Es ist von Ihnen am Ende der Obleuterunde keine einzige Frage als ungeklärt oder unbeantwortet gekennzeichnet worden. Zum Ende dieser Obleu

terunde ist von Ihnen nicht artikuliert worden, dass Sie die Anwesenheit des Ministers in der zwei Tage später stattfindenden Haushalts- und Finanzausschusssitzung wünschen,

(Zuruf von der SPD: Hört, hört!)

sondern diese Sitzung ist so zu Ende gegangen, wie ich es gerade geschildert habe.

Dann tagte zwei Tage später der Haushalts- und Finanzausschuss.
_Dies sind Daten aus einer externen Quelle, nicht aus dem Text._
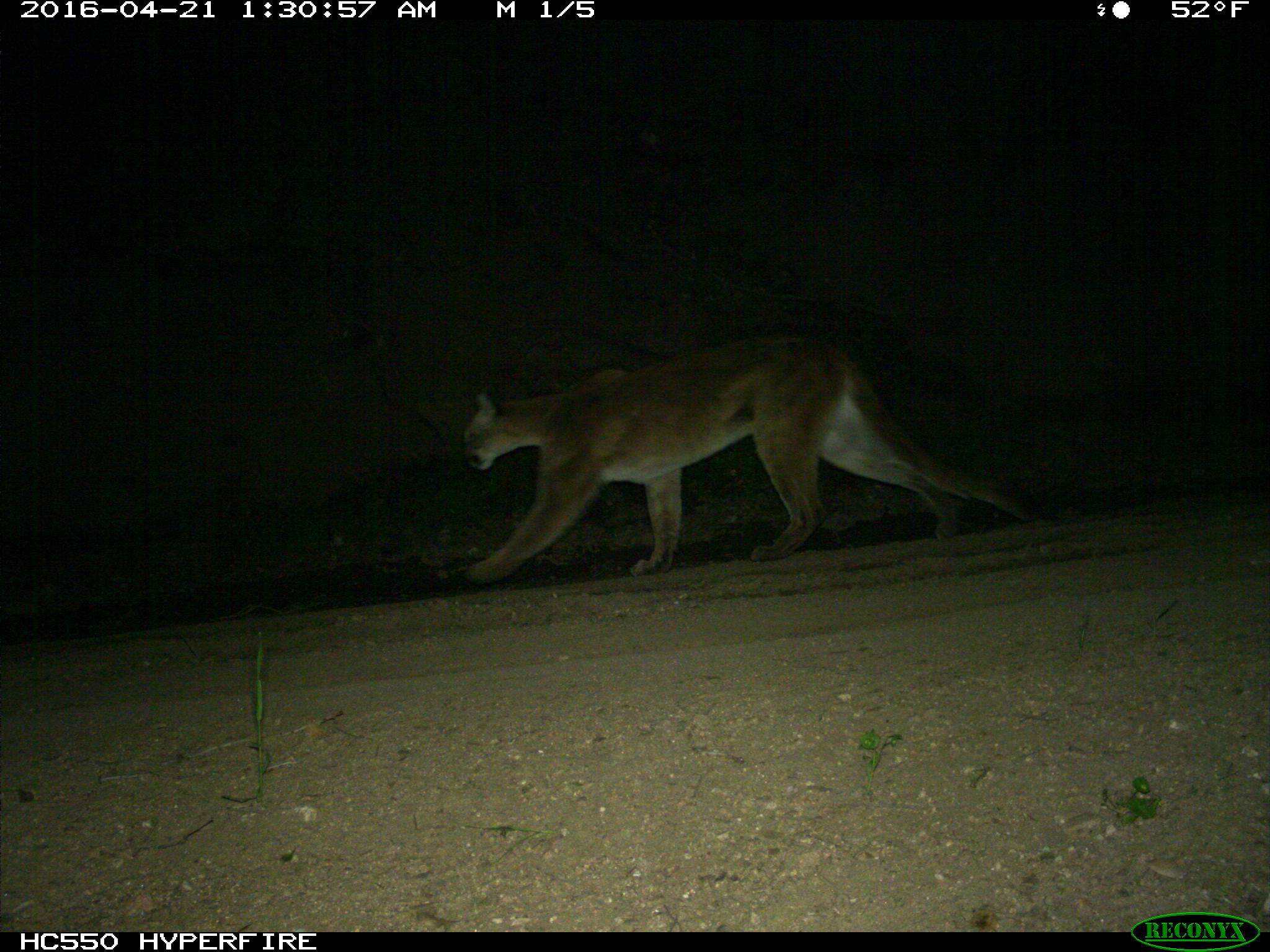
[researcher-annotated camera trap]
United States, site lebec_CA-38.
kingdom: Animalia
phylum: Chordata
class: Mammalia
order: Carnivora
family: Felidae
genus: Puma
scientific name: Puma concolor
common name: mountain lion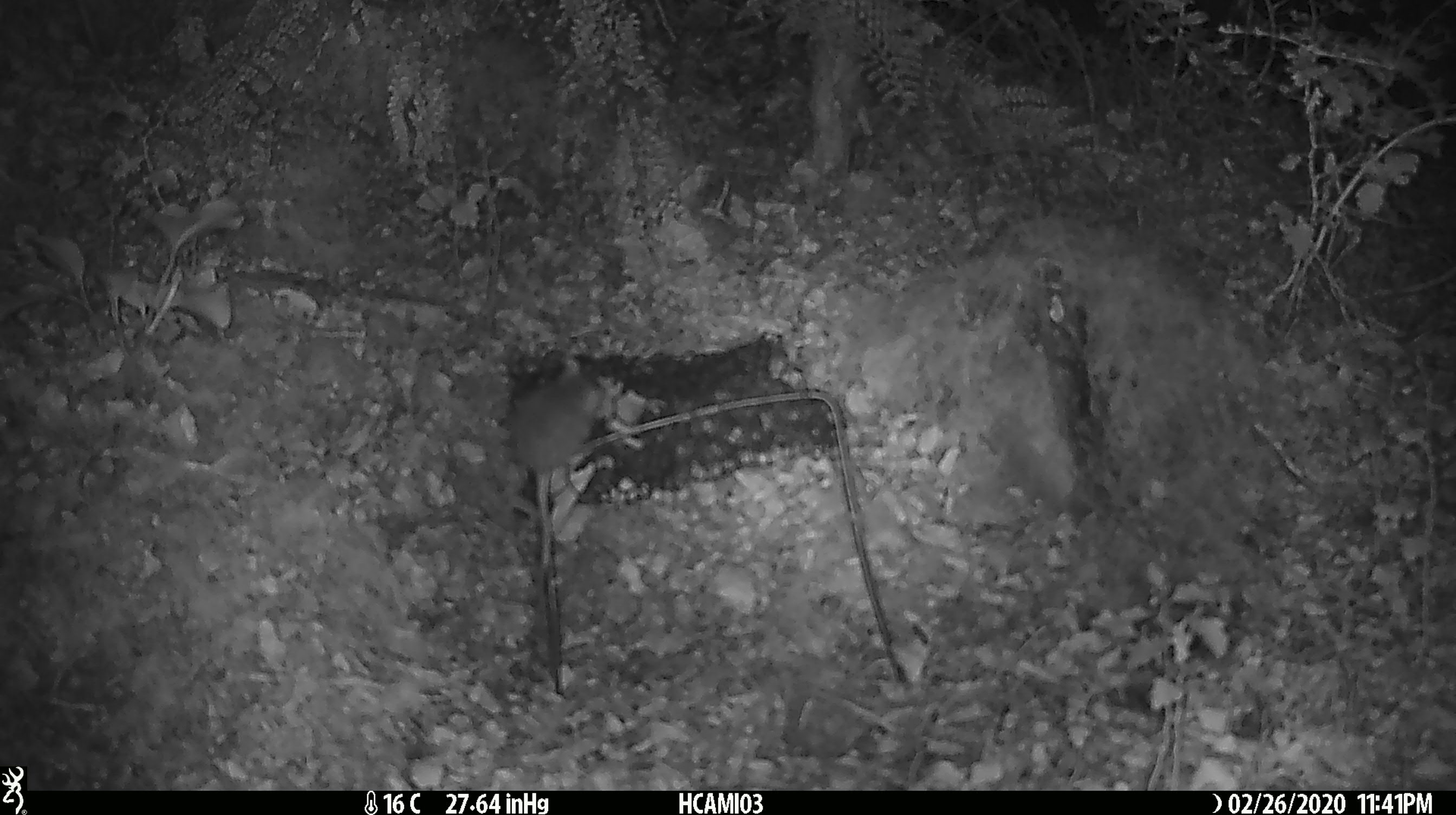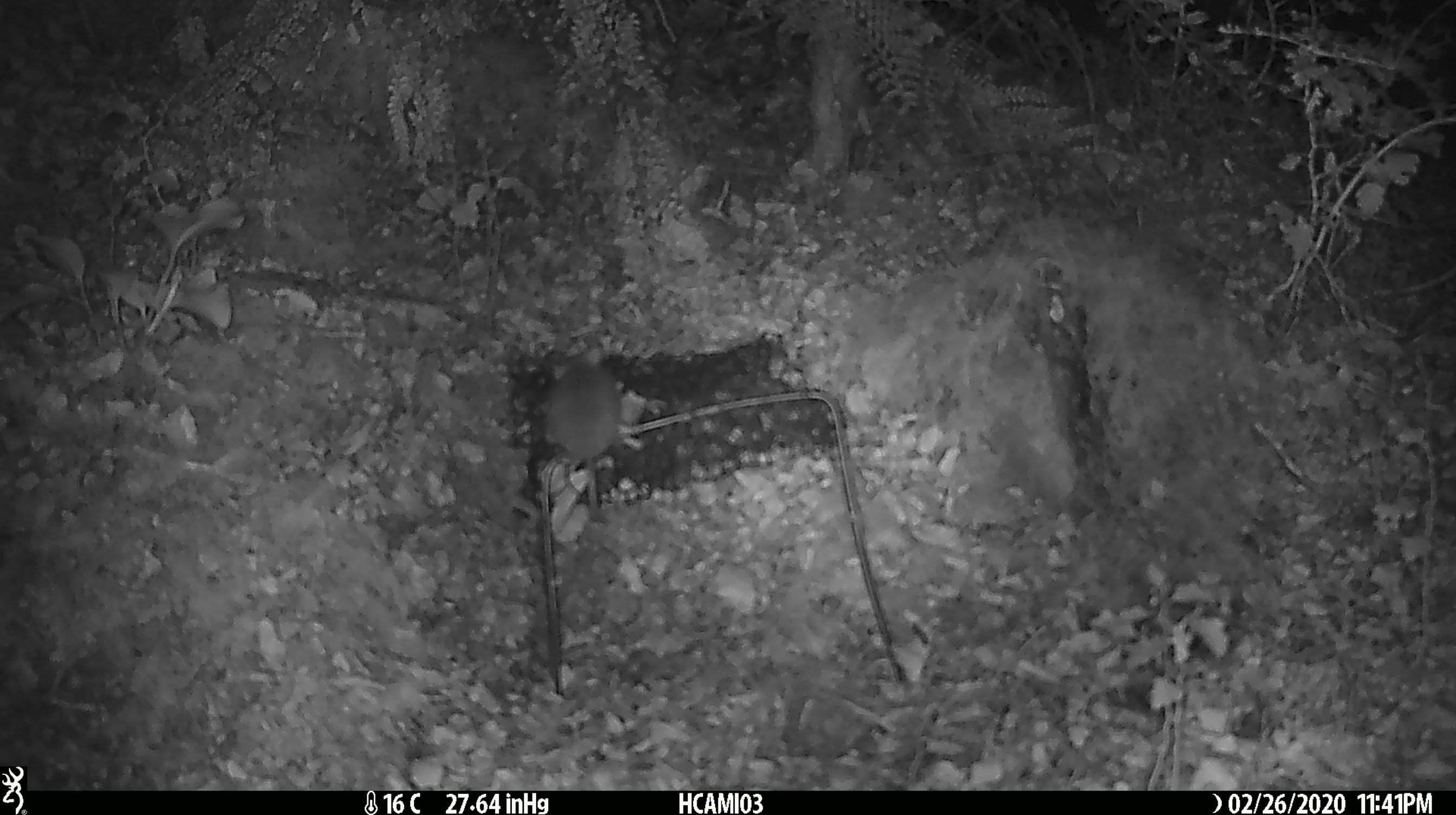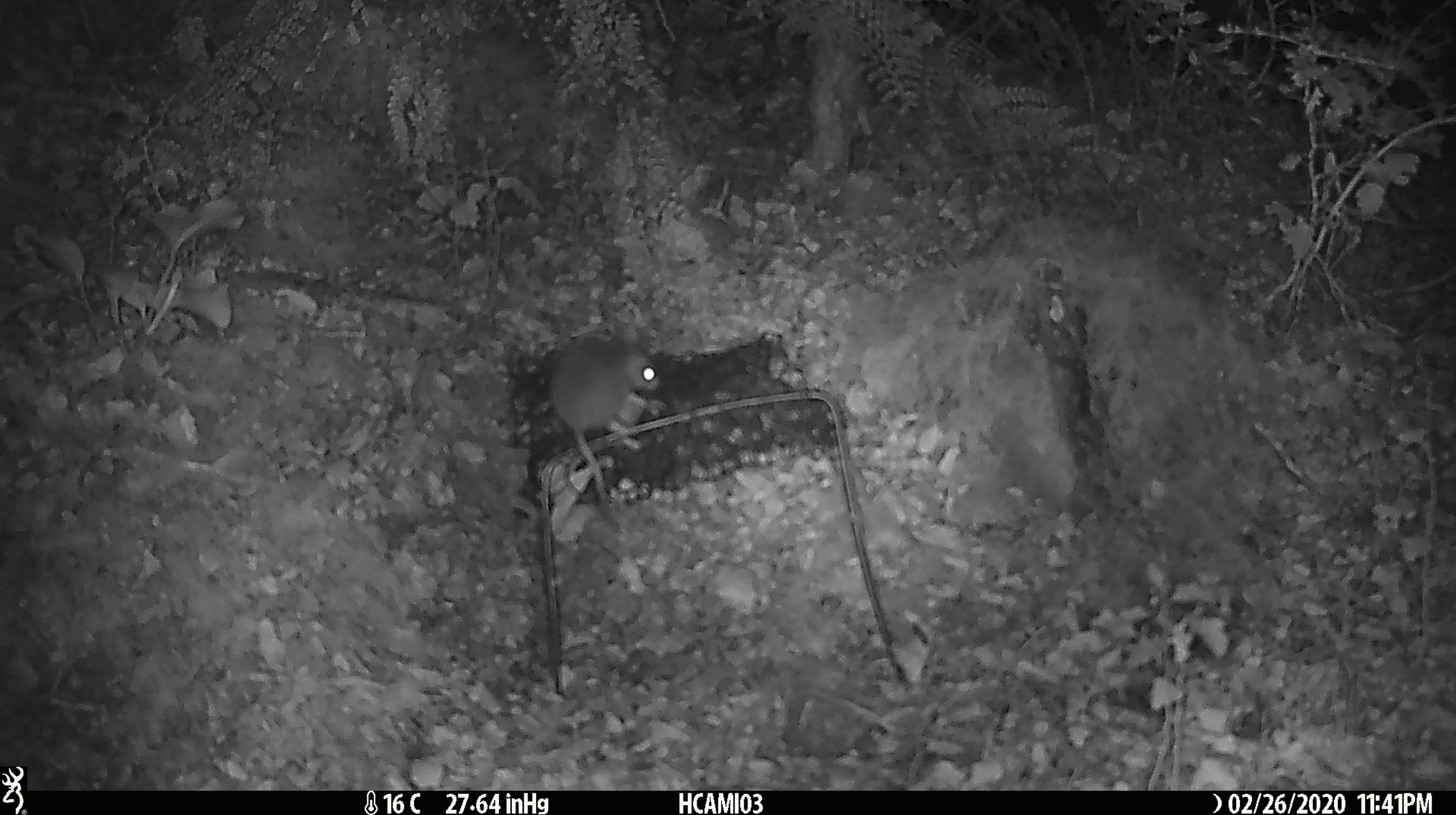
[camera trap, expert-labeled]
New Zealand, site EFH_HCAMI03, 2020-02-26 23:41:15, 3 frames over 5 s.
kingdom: Animalia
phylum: Chordata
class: Mammalia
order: Rodentia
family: Muridae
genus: Mus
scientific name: Mus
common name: mouse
Sie haben, Herr Kollege Möbius, eben zu Recht angemerkt, dass der Finanzminister seit Monaten angekündigt hatte, dass er bei dieser Sitzung wegen der Tagung der Finanzminister, deren Vorsitzender er ist, abwesend sein würde.

Daraus machen Sie eine Riesennummer und sagen: Es kann doch nicht wahr sein, dass der Finanzminister nicht anwesend ist. Er sollte anwesend sein, um über Ihr Stöckchen zu springen. Das sollte im Rahmen eines Fragenkatalogs geschehen, in dem Fragen stehen, die Sie schon in der Obleuterunde gestellt haben oder hätten stellen können. Die wollten Sie beantwortet haben, darüber wollten Sie informiert werden. Das hat übrigens Herr Staatssekretär Dr. Messal in dieser Haushalts- und Finanzausschusssitzung getan, soweit er das rechtlich darf. Sie wissen, dass es wegen der privatrechtlichen Organisationsform Grenzen gibt. In der Summe aber hat er das getan.

Nun versuchen Sie, dem Finanzminister eine angebliche Lustreise zur Finanzministerkonferenz zu unterstellen. – Jetzt will ich Ihnen, Herr Kollege Möbius – eigentlich ist es nicht meine Art, in Reden wie diesen persönlich zu werden – eines sagen: Wer – wie Sie, Herr Kollege Möbius – als Vorsitzender des Haushaltsausschusses als Ausschussreise eine interkontinentale Reise vorschlägt und nur mit Mühe von den Kollegen davon abgebracht werden kann, sollte sich nicht auf ein so hohes Ross setzen und den Finanzminister hier in einer solchen Art und Weise verunglimpfen. Das ist eine Unverschämtheit und, wie ich finde, eines Parlamentarierkollegen nicht würdig, Herr Kollege.

(Beifall von der SPD – Zuruf von Christian Möbius [CDU])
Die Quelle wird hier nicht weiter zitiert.